**Document excerpt:**
The NUMA memory allocation support attempts to allocate pages close to
the CPUs that it is currently running on.  We have a hard time
determining how effective these strategies have been, or how fragmented
the allocations might get if a process is bounced around between nodes.
 This patch adds a new /proc/<pid> entry: nodepages.

It walks the process's vm_area_structs for all vaddr ranges, then
examines the ptes to determine on which node each virtual address
physically resides.

I'm a little worried about just taking the pte from __follow_page() and
dumping it into pte_pfn().  Is there something I should be testing for,
before I feed it along?

I've tested it on both NUMA and non-NUMA systems (see the pfn_to_nid()
changes).  The below are from a 4-quad 16-proc NUMAQ.

This is a process that allocates, then faults in a 256MB chunk of
memory, bound to CPU 4 (node 1).
curly:~# cat /proc/378/nodepages
Node 0 pages: 369
Node 1 pages: 65571
Node 2 pages: 0
Node 3 pages: 0

Here is the same thing, bound to CPU12 (node 3), probably forked on node
1, before it was bound.
Node 0 pages: 369
Node 1 pages: 2
Node 2 pages: 0
Node 3 pages: 65569

I would imagine that the pages on node 0 are from libc, which was
originally mapped on node 0.  The other processes inherit this.
-- 
Dave Hansen
haveblue@us.ibm.com

**Dataset extract:**
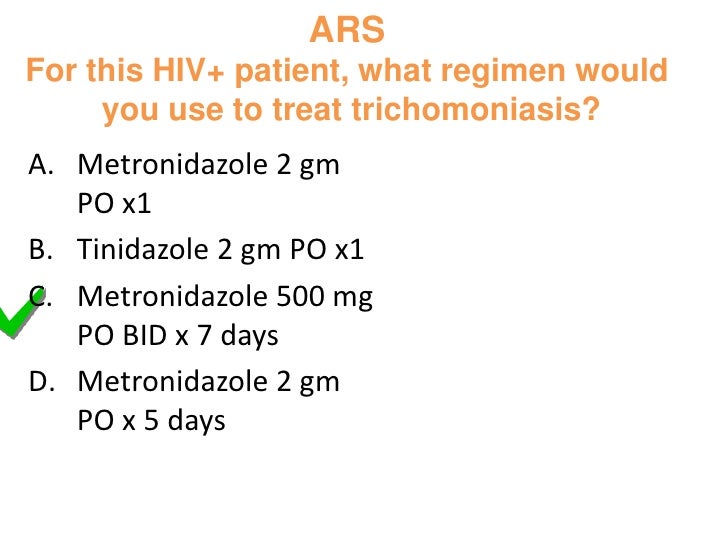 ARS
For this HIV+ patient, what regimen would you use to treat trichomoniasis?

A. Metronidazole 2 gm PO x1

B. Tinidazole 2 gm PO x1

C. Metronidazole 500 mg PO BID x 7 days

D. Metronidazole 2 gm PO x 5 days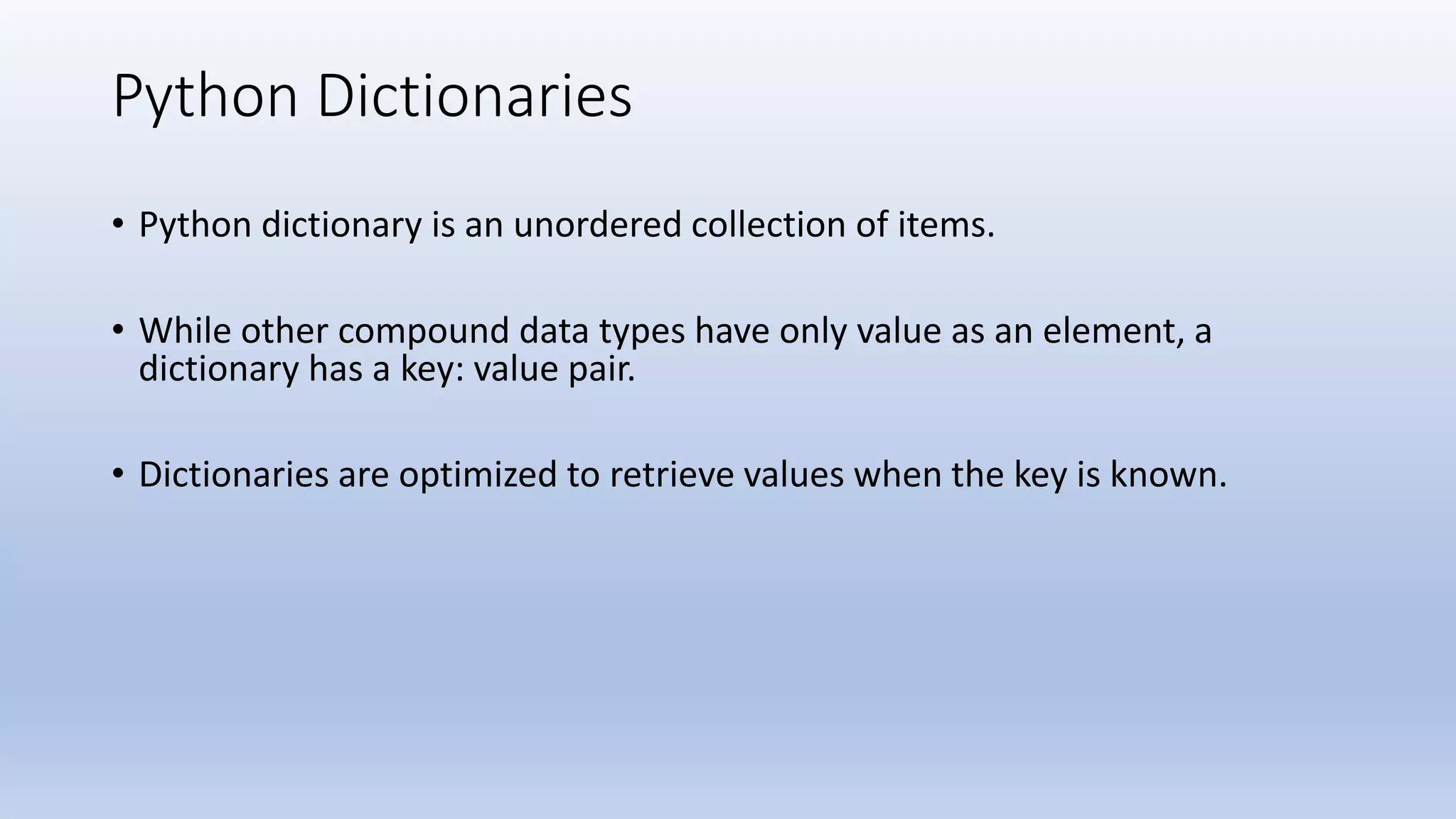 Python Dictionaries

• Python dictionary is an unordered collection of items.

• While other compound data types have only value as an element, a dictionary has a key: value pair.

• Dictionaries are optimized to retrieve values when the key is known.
==
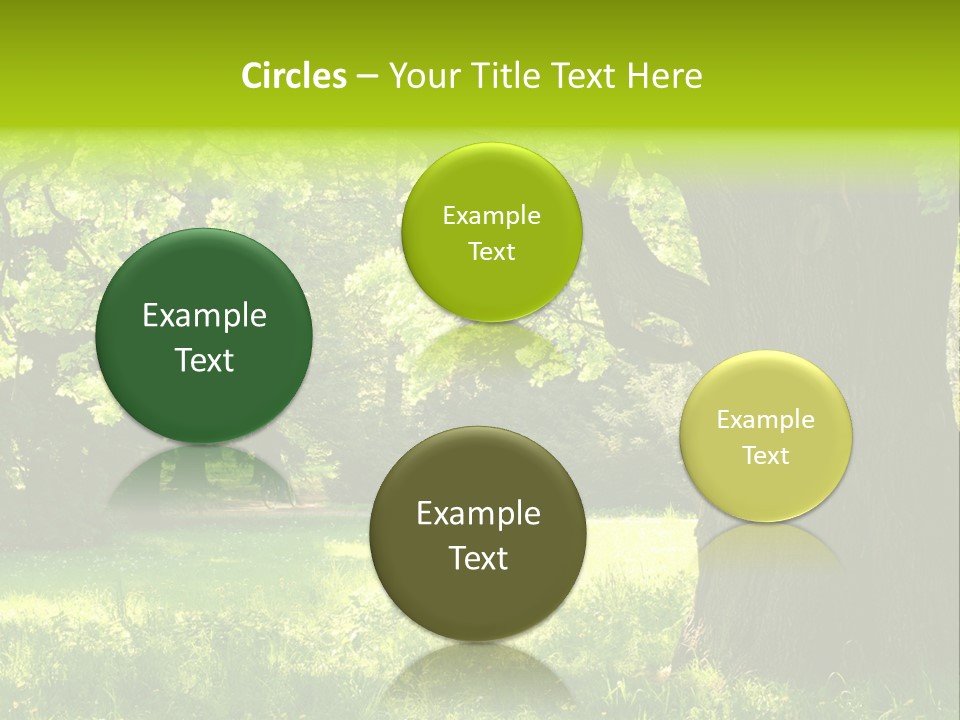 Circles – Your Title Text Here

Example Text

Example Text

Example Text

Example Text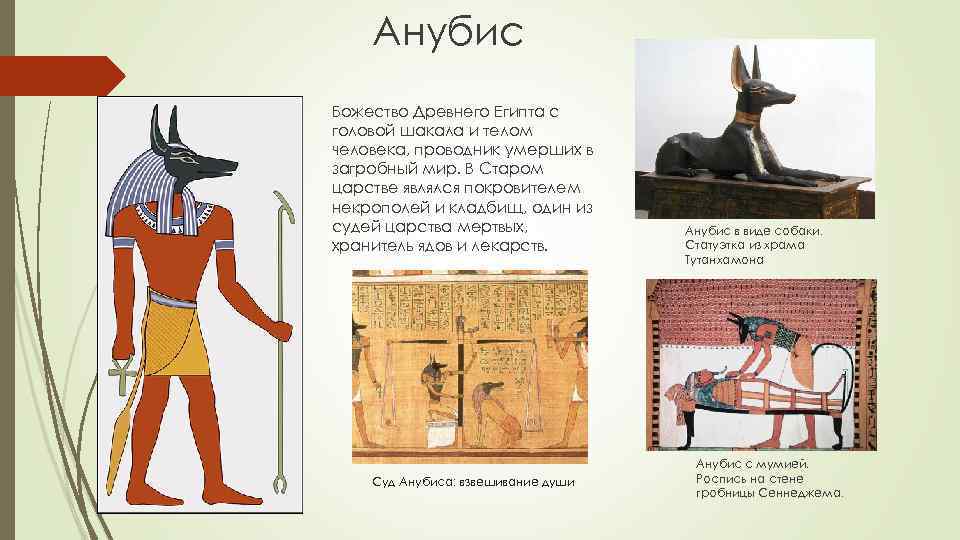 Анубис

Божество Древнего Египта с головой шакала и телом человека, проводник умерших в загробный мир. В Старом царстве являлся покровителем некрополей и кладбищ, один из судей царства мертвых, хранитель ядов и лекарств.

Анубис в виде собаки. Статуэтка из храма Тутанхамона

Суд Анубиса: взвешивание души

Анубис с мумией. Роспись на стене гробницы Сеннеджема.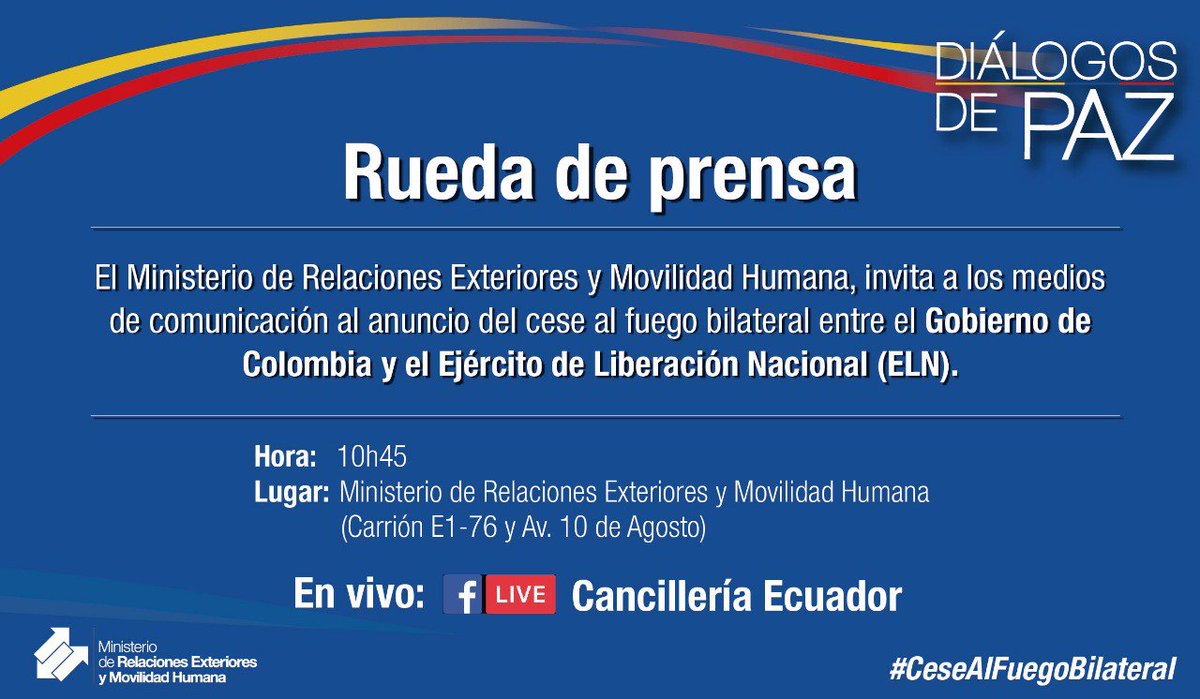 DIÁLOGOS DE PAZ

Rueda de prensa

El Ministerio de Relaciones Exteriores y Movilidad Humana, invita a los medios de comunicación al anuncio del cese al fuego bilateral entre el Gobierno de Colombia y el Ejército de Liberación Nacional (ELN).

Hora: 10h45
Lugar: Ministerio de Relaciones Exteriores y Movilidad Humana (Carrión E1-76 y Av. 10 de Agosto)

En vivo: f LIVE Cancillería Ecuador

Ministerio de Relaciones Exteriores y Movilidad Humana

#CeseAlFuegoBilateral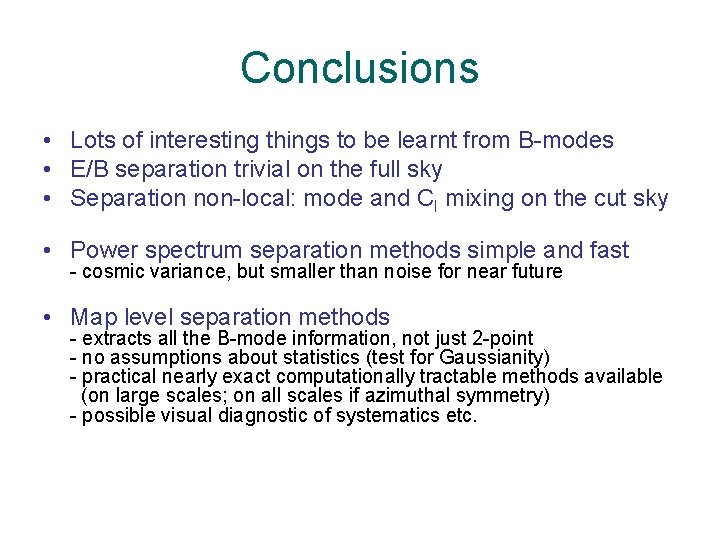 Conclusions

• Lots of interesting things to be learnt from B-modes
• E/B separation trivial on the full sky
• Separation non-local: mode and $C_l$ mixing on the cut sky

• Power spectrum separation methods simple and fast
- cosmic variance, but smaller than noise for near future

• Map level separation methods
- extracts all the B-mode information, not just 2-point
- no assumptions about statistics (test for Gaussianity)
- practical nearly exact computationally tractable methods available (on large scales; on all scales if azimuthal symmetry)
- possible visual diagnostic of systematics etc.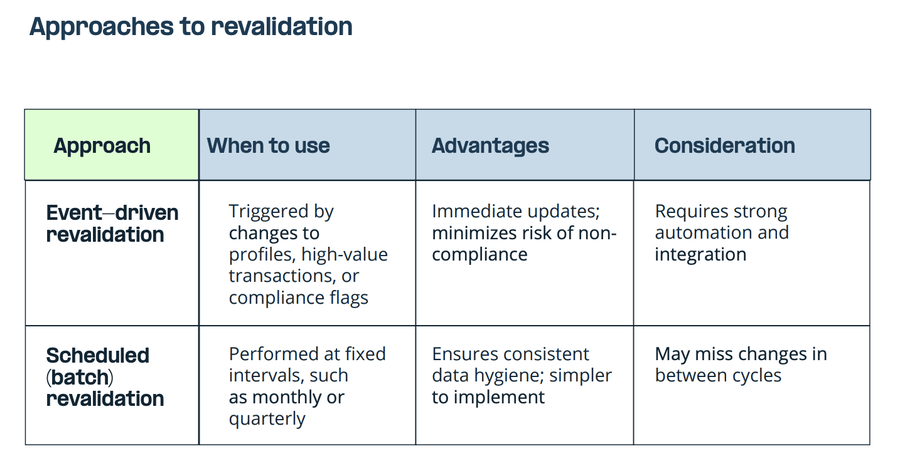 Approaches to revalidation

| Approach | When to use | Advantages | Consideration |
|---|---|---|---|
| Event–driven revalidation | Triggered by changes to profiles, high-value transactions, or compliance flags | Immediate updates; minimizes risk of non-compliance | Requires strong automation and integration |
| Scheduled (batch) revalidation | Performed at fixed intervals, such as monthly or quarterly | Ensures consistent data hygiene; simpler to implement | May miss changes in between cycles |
...
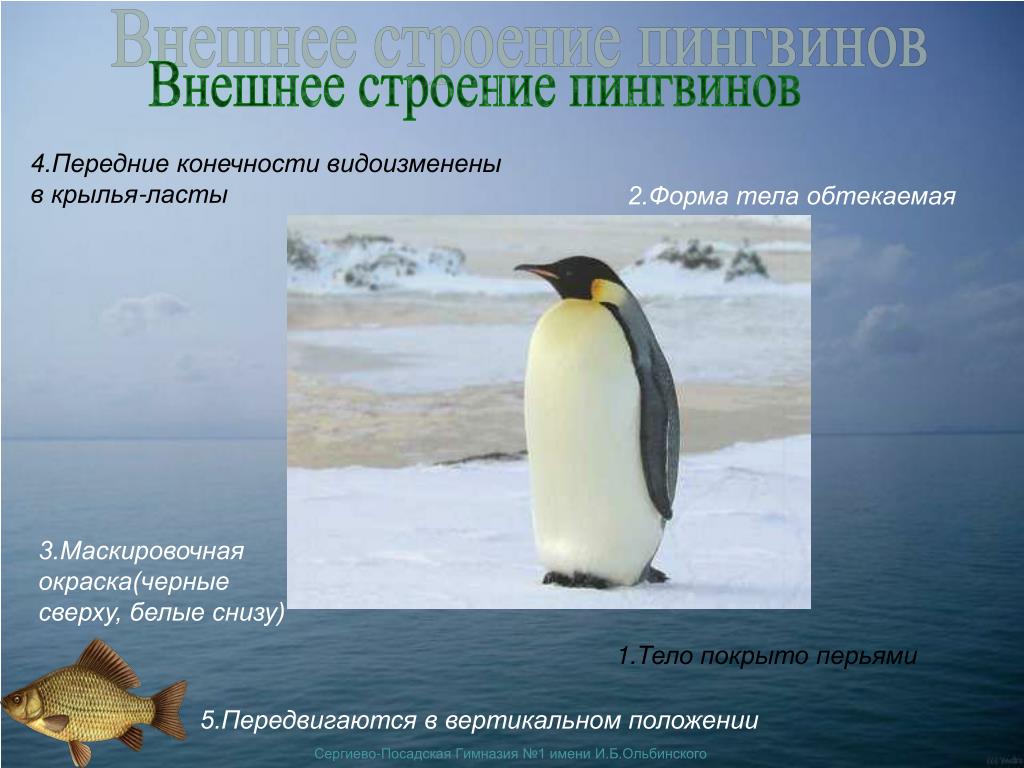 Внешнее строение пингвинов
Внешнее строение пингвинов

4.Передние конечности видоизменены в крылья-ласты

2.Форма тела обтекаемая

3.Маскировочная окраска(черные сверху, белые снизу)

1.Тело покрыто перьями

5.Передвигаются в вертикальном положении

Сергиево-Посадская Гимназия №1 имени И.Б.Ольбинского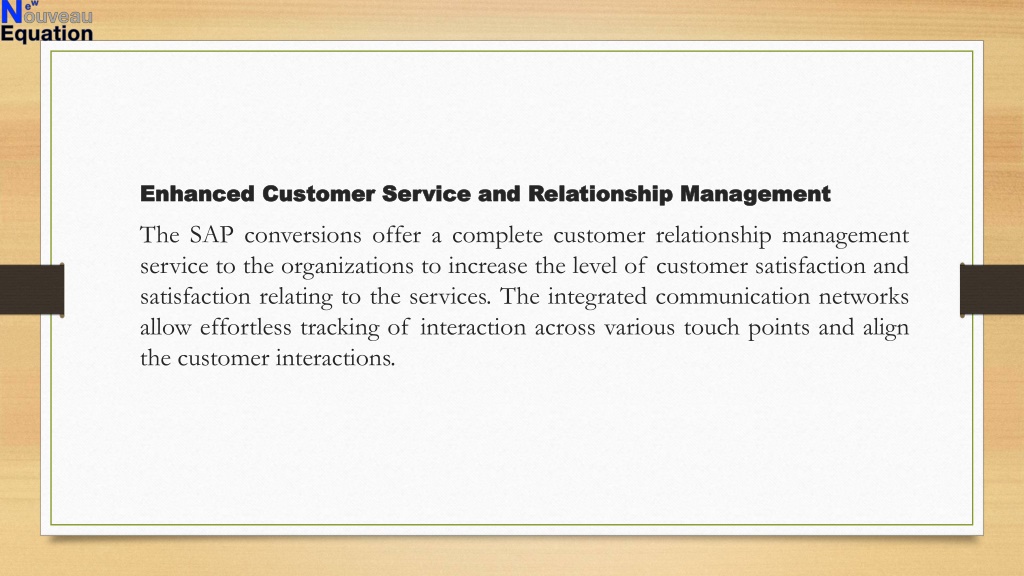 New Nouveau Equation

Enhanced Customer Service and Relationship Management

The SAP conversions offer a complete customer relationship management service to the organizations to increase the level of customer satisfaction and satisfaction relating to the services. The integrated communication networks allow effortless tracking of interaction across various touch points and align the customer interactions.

**What you will do:**
a. List every kernel function named in the NUMA nodepages post above.
b. Please copy the NUMA nodepages post word for word, from "It walks the" up to and including "(see the pfn_to_nid()".
c. In the NUMA nodepages post, which CPU and node is the process bound to in the first test run?

**Exercise results:**
a.
__follow_page()
pte_pfn()
pfn_to_nid()

b.
It walks the process's vm_area_structs for all vaddr ranges, then
examines the ptes to determine on which node each virtual address
physically resides.

I'm a little worried about just taking the pte from __follow_page() and
dumping it into pte_pfn().  Is there something I should be testing for,
before I feed it along?

I've tested it on both NUMA and non-NUMA systems (see the pfn_to_nid()

c. CPU 4, which is node 1.